+++ Dataset records +++

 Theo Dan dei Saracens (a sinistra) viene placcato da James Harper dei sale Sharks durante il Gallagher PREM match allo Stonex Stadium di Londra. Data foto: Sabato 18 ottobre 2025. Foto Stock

+++
+++ Dataset records +++

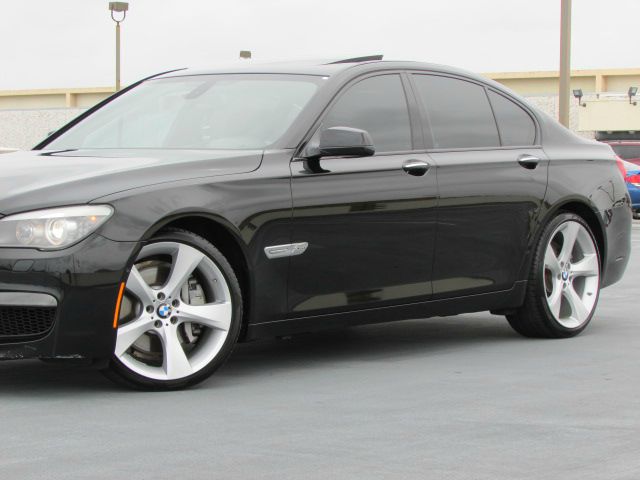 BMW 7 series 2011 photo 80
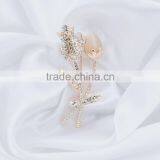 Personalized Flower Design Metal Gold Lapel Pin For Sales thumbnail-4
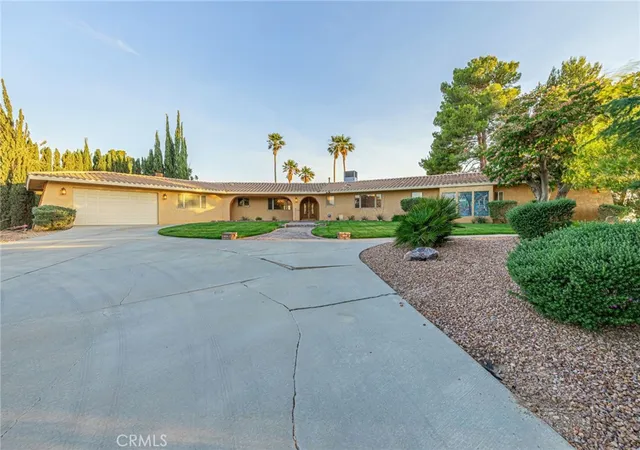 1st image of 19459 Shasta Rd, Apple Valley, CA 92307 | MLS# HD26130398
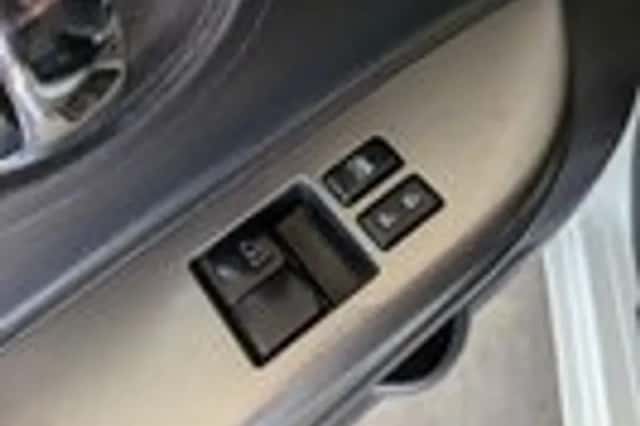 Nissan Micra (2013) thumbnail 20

+++

Can you rewrite the rows starting at the one containing "BMW 7 series 2011 photo 80" and ending at the one containing "Nissan Micra (2013) thumbnail 20", changing "thumbnail" to "preview" and leaving everything else as it is? Omit the pictures from your answer.

Exercise response:
 BMW 7 series 2011 photo 80
 Personalized Flower Design Metal Gold Lapel Pin For Sales preview-4
 1st image of 19459 Shasta Rd, Apple Valley, CA 92307 | MLS# HD26130398
 Nissan Micra (2013) preview 20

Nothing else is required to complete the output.